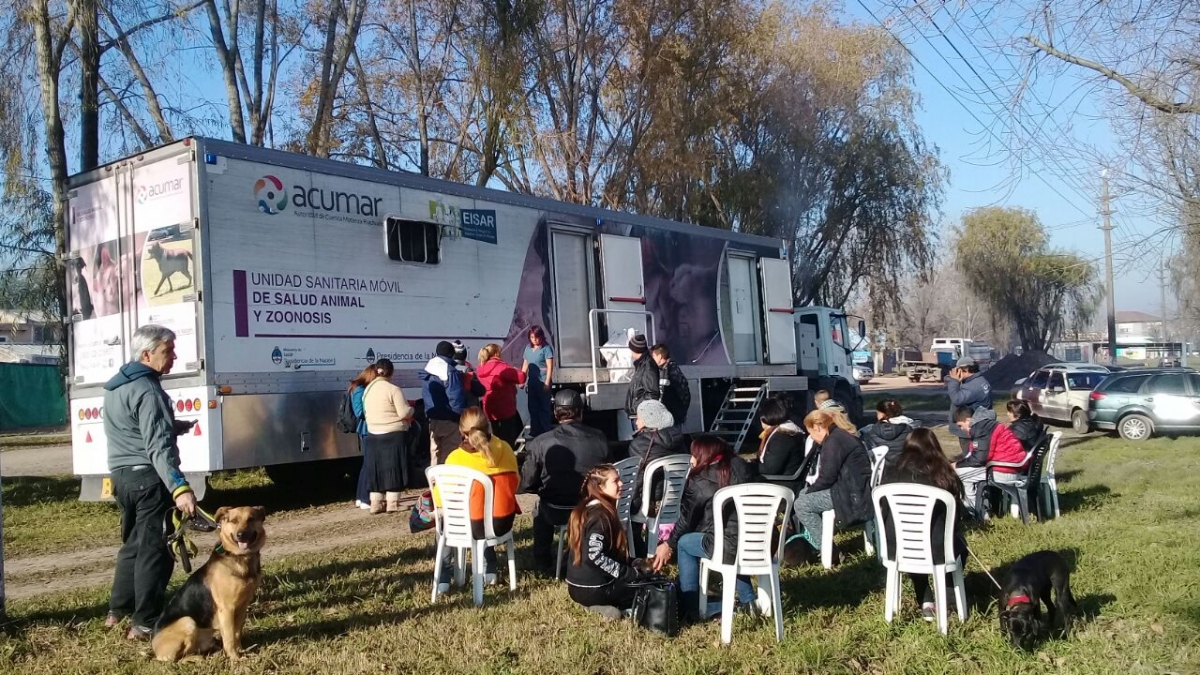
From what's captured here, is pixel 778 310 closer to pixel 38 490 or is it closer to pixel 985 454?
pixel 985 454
==
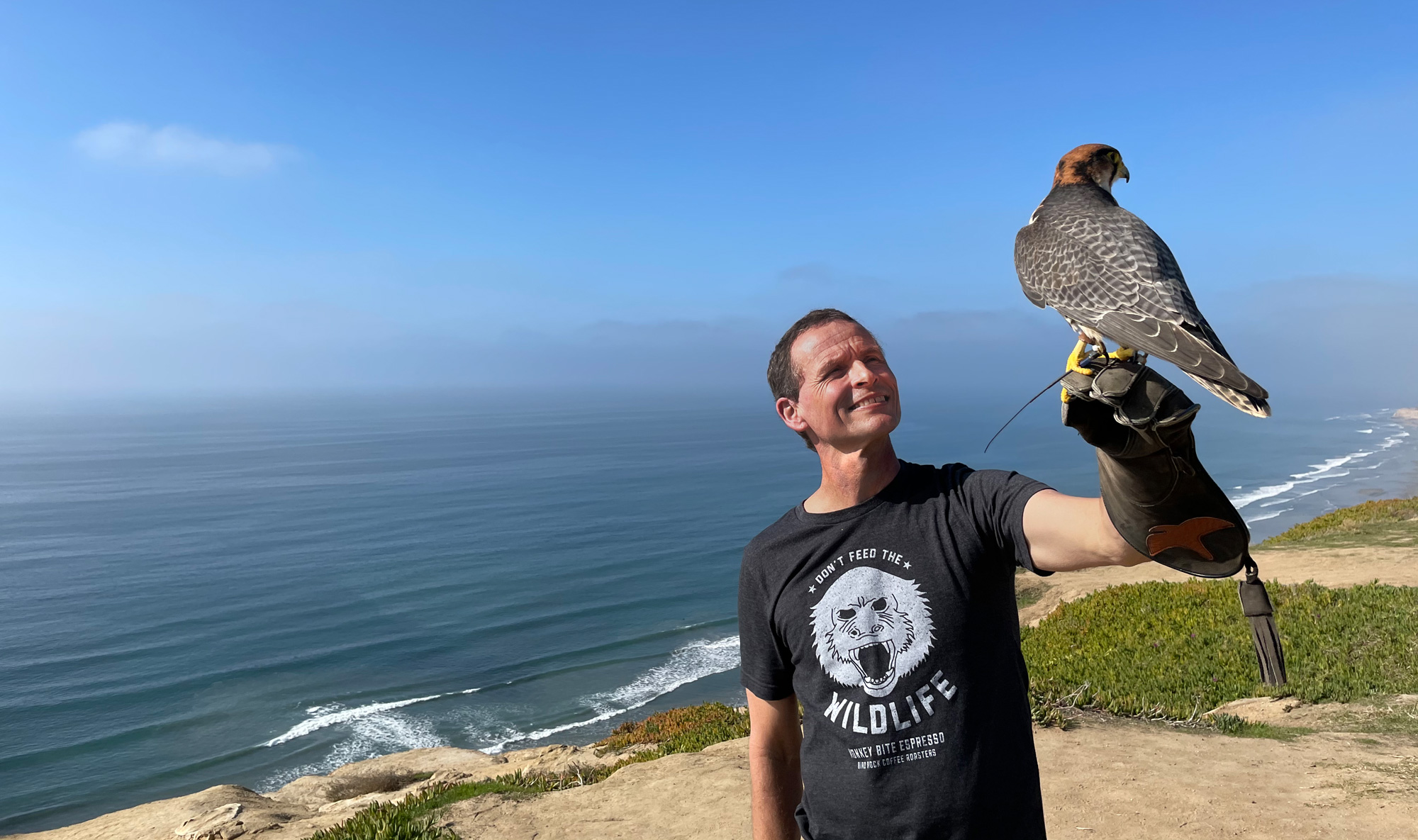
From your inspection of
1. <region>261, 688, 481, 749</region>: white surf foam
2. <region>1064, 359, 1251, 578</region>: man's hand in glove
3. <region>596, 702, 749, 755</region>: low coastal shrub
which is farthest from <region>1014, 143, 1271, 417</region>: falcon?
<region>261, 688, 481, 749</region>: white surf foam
---
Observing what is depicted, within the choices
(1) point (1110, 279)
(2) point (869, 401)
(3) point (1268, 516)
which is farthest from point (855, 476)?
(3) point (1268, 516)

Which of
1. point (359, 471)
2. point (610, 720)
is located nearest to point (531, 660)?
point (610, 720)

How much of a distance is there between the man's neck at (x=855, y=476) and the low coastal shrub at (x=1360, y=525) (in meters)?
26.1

◆ EXERCISE DETAILS ◆
Find each row above that contains the string "shrub" and copy those rows out whole. Treat the match as case-sensitive.

◆ WORKED ANSWER ◆
3. <region>596, 702, 749, 755</region>: low coastal shrub
How much of a distance is there between the man's neck at (x=855, y=476) and the low coastal shrub at (x=1360, y=525) (in meters)?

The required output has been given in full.